• Text shown:

============

If those opportunities present themselves for 2019 opening, we will react. We have established a goal to open 10 new stores in 2020, utilizing the customer data we are collecting through our customer analytic team. .

I am pleased with all of the decisive strategic actions our teams have taken to further differentiate Shoe Carnival for future growth. The investments we've made in technology and customer engagements are incredibly important as we take Shoe Carnival to the next level of growth with today's consumer.

We accomplished quite a bit in fiscal 2018, and believe our efforts will continue to yield benefits in fiscal 2019. .

Finally, I'd like to give a little color on our expectations for fiscal 2019. Since Easter shifted out of March and into April, I will not give quarter-to-date sales results. However, as I said earlier, I am proud of the way our buyers continue to identify key items and categories.

I feel very confident that we are well positioned with the right product and the appropriate depth to continue the prior comparable store sales increases. As you all know, we plan sales conservatively and then react quickly to any emerging trend, which allows us to manage inventory and control margins.

Our marketing plans are coming together nicely, and we continue to expect great things through our CRM initiative. .

Based on this, we continue to expect fiscal 2019 net sales to be in the range of $1,035,000,000 to $1,043,000,000, with comparable store sales up low single digits. We expect earnings per diluted share to be in the range of $2.60 to $2.70. .

This concludes my overview. I would now like to turn the call over to Kerry. .

W. Jackson

Thank you, Cliff. We've included in our earnings release today a GAAP to non-GAAP reconciliation table, illustrating and describing the adjustments that only affect the prior year fourth quarter and prior year full year earnings. .

Fiscal 2018 Q4 and fiscal year earnings have not been adjusted and are presented on a GAAP basis. Where appropriate, I will compare this year's earnings results first to the adjusted results from last year, and then follow up the prior year GAAP results. .

In addition, Q4 of last year, the full fiscal year of 2017, included an additional week of activity compared to Q4 and full fiscal year in 2018. Where it adds value to comparing this year's results with last year, I will identify the additional week of activity included in the prior year.

============

• Items:
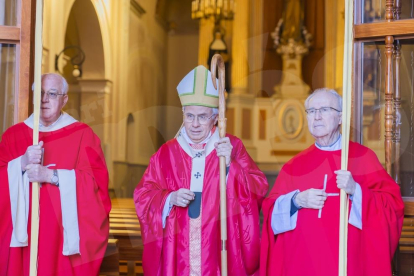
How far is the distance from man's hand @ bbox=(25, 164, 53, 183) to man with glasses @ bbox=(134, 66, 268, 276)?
621mm

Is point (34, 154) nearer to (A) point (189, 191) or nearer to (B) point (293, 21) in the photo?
(A) point (189, 191)

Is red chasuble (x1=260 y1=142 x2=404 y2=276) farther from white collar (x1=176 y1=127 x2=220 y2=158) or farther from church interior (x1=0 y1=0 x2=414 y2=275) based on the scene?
church interior (x1=0 y1=0 x2=414 y2=275)

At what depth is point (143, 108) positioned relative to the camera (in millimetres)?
13383

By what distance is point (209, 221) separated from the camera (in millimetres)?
4613

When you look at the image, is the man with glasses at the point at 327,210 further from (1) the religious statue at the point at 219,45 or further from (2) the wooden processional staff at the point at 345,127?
(1) the religious statue at the point at 219,45

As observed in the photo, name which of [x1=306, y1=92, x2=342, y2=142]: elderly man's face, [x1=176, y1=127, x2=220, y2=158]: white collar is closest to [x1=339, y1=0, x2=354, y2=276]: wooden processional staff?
[x1=306, y1=92, x2=342, y2=142]: elderly man's face

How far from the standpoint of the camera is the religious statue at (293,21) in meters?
12.9

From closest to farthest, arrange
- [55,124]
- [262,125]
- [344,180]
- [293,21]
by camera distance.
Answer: [344,180]
[55,124]
[262,125]
[293,21]

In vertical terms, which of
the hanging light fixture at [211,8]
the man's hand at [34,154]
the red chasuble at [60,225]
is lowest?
the red chasuble at [60,225]

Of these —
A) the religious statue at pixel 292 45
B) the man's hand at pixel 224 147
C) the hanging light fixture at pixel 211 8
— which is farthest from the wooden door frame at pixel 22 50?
the religious statue at pixel 292 45

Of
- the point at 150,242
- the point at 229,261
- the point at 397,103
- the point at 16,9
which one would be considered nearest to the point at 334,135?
the point at 397,103

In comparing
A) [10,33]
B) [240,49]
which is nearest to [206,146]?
[10,33]

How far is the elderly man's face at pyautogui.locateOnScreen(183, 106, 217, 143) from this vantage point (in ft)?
15.4

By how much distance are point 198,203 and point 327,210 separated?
2.90ft
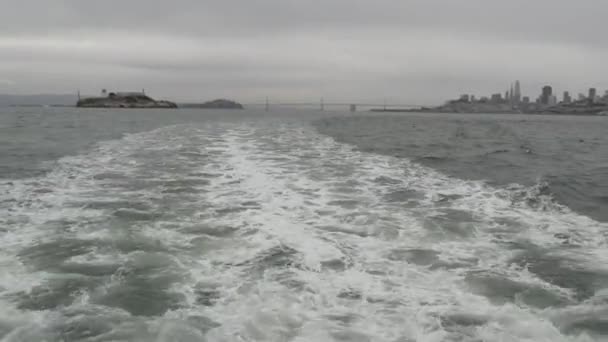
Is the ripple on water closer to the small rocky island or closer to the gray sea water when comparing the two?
the gray sea water

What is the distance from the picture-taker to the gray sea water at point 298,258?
3652 millimetres

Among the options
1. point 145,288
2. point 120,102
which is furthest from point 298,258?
point 120,102

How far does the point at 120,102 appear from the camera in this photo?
15250cm

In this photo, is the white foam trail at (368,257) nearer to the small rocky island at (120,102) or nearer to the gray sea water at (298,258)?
the gray sea water at (298,258)

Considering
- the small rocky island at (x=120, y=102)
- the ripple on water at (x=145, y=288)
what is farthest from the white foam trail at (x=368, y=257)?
the small rocky island at (x=120, y=102)

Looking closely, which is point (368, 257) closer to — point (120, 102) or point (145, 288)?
point (145, 288)

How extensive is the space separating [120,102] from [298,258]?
162049mm

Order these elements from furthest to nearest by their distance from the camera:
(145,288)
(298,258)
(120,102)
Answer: (120,102) → (298,258) → (145,288)

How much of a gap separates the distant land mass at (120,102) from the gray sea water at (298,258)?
151 metres

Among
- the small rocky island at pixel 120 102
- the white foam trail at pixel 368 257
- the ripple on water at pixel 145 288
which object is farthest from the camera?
the small rocky island at pixel 120 102

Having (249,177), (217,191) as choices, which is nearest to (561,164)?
(249,177)

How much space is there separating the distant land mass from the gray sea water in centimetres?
15127

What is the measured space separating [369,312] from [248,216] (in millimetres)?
3381

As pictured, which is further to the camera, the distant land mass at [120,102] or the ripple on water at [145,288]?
the distant land mass at [120,102]
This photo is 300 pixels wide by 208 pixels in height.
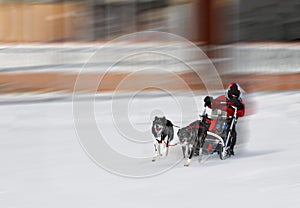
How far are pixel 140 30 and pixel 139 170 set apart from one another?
8.36ft

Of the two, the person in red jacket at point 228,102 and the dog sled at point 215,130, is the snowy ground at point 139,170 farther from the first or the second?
the person in red jacket at point 228,102

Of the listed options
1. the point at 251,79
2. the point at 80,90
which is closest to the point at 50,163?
the point at 80,90

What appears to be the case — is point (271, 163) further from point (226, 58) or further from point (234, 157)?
point (226, 58)

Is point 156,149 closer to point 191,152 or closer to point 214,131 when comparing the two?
point 191,152

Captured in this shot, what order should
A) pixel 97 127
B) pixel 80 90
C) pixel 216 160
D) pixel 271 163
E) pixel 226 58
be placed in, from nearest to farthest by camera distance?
pixel 216 160
pixel 271 163
pixel 97 127
pixel 80 90
pixel 226 58

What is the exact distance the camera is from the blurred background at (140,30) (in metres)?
5.20

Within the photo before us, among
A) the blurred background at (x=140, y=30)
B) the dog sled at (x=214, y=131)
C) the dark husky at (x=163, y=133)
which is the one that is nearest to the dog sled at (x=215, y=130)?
the dog sled at (x=214, y=131)

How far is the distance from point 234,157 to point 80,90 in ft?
7.33

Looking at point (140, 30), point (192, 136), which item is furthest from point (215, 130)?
point (140, 30)

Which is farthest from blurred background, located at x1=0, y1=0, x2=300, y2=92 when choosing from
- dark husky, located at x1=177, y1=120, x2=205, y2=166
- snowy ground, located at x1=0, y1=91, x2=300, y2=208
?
dark husky, located at x1=177, y1=120, x2=205, y2=166

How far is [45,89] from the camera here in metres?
5.23

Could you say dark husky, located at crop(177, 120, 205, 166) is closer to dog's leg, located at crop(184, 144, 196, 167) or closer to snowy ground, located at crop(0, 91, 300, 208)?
dog's leg, located at crop(184, 144, 196, 167)

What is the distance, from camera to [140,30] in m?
5.33

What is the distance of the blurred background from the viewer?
5.20 m
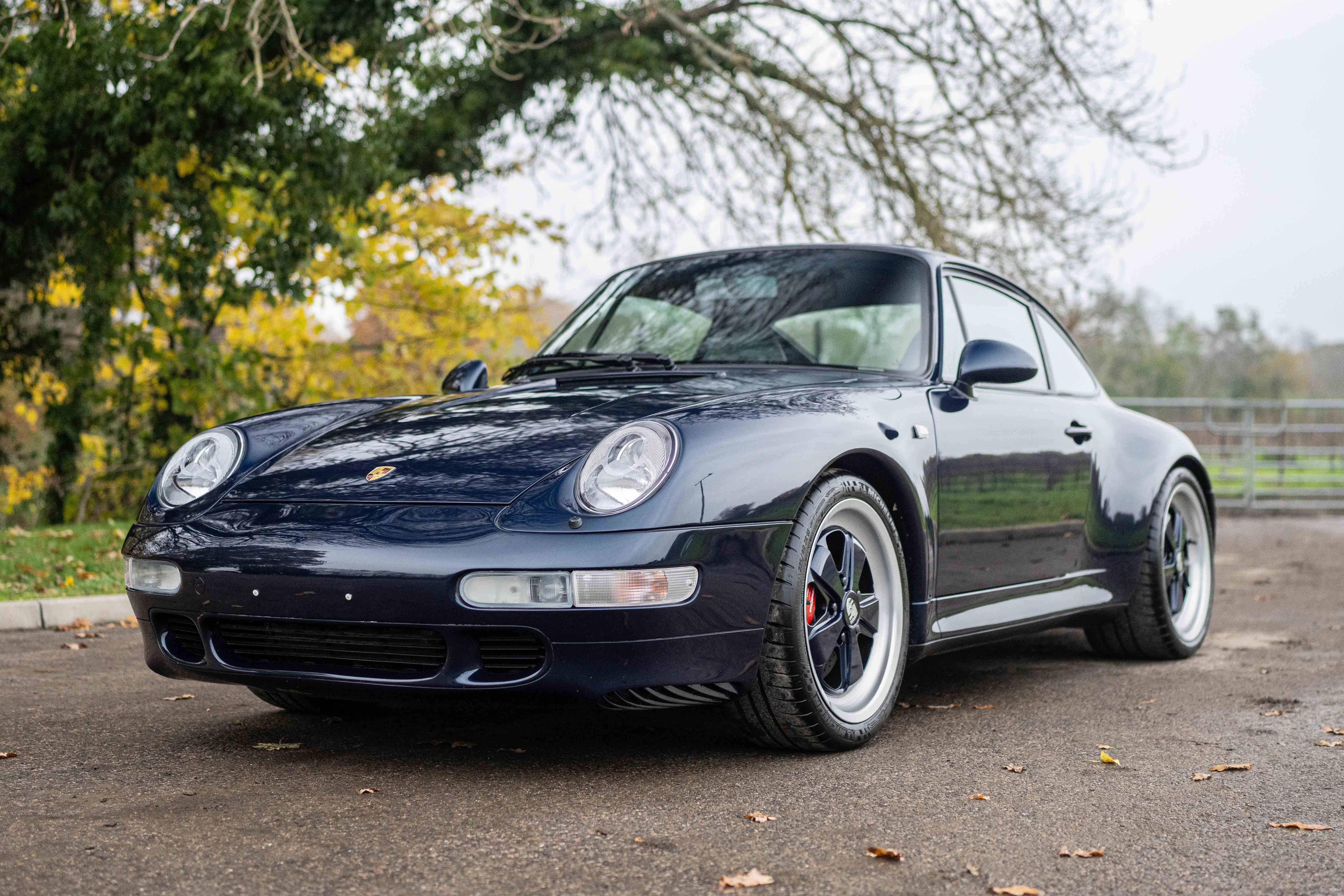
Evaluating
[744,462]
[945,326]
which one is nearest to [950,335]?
[945,326]

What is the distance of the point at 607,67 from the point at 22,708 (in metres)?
10.3

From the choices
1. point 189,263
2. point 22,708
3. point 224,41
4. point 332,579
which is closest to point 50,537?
point 189,263

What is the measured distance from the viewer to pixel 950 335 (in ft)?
14.8

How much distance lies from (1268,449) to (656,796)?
16.9 meters

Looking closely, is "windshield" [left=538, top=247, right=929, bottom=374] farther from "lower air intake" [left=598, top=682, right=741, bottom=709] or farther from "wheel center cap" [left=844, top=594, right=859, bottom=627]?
"lower air intake" [left=598, top=682, right=741, bottom=709]

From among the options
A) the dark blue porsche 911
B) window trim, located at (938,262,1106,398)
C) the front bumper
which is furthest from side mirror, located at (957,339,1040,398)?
the front bumper

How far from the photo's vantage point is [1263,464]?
17797 mm

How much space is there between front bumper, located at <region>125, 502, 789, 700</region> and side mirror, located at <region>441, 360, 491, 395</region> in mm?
1444

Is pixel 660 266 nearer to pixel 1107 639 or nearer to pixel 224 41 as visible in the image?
pixel 1107 639

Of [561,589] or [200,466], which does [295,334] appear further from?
[561,589]

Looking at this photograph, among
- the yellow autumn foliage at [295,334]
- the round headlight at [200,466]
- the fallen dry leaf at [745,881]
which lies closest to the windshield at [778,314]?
the round headlight at [200,466]

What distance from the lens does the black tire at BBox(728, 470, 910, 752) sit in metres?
3.34

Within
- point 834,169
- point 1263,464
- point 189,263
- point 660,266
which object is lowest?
point 1263,464

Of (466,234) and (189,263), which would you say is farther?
(466,234)
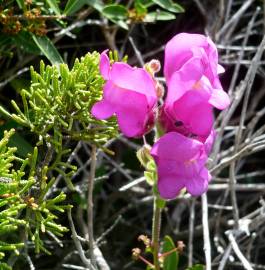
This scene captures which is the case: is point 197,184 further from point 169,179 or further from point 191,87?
point 191,87

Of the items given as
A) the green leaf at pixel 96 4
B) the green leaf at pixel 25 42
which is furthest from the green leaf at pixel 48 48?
the green leaf at pixel 96 4

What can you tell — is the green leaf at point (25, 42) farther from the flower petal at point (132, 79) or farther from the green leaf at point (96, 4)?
the flower petal at point (132, 79)

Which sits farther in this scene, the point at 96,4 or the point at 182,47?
the point at 96,4

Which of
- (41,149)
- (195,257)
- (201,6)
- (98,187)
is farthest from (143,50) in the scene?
(41,149)

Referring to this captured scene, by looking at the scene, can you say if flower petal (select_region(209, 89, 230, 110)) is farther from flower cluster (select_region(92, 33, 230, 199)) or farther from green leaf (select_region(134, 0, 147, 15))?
green leaf (select_region(134, 0, 147, 15))

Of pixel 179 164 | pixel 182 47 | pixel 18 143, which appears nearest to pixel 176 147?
pixel 179 164
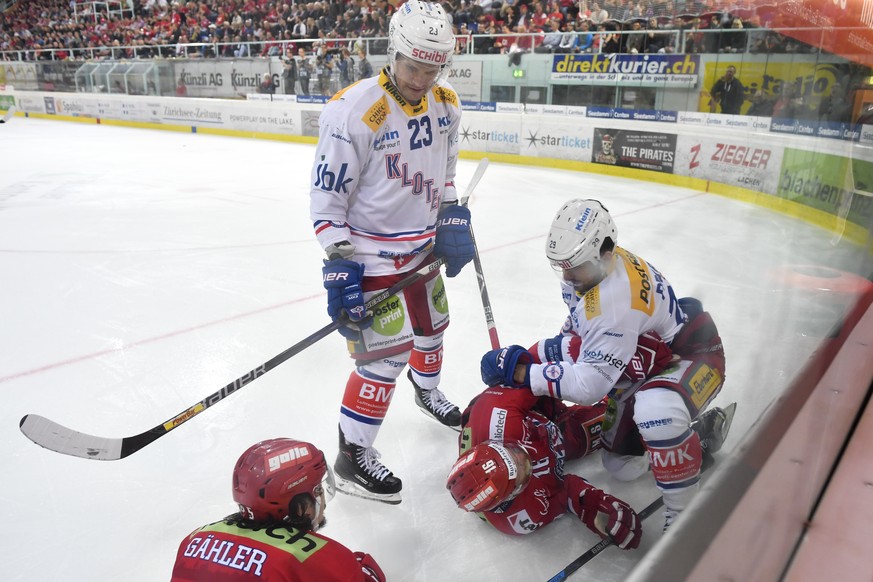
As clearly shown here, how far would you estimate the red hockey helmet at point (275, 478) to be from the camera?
120 centimetres

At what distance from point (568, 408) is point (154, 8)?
69.8 ft

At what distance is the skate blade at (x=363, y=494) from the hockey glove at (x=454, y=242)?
29.2 inches

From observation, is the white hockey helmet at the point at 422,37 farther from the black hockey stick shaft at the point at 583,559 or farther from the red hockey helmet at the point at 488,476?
the black hockey stick shaft at the point at 583,559

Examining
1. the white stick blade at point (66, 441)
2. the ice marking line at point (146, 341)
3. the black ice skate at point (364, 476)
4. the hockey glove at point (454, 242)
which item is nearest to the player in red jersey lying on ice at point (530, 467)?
the black ice skate at point (364, 476)

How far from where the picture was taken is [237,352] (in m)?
3.00

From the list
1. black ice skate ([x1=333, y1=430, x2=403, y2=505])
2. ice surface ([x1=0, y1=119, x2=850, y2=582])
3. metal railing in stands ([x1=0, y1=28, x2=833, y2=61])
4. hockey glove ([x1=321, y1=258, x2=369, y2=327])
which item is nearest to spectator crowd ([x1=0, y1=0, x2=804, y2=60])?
metal railing in stands ([x1=0, y1=28, x2=833, y2=61])

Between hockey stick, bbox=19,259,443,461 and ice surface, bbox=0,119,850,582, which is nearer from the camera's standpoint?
ice surface, bbox=0,119,850,582

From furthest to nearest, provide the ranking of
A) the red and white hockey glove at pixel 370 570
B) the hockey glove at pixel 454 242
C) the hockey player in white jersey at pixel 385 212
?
1. the hockey glove at pixel 454 242
2. the hockey player in white jersey at pixel 385 212
3. the red and white hockey glove at pixel 370 570

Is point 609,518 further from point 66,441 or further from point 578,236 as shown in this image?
point 66,441

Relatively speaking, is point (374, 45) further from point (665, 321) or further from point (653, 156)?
point (665, 321)

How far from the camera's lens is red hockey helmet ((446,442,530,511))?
1.53 meters

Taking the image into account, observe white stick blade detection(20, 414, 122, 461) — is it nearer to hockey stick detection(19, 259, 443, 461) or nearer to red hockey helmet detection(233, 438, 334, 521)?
hockey stick detection(19, 259, 443, 461)

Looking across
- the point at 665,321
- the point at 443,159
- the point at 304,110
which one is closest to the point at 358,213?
the point at 443,159

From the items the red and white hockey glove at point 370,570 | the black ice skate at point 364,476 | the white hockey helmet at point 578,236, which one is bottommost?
the black ice skate at point 364,476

============

• Exercise set:
1) In the earnings call transcript, replace "Shoe Carnival" with "the company" and write out the passage from "If those opportunities" up to and including "with today's consumer.".
2) According to the earnings call transcript, what range of earnings per diluted share is expected for fiscal 2019?
The listing was taken from a separate source.

• Task answers:
1)
If those opportunities present themselves for 2019 opening, we will react. We have established a goal to open 10 new stores in 2020, utilizing the customer data we are collecting through our customer analytic team. .

I am pleased with all of the decisive strategic actions our teams have taken to further differentiate the company for future growth. The investments we've made in technology and customer engagements are incredibly important as we take the company to the next level of growth with today's consumer.

2) $2.60 to $2.70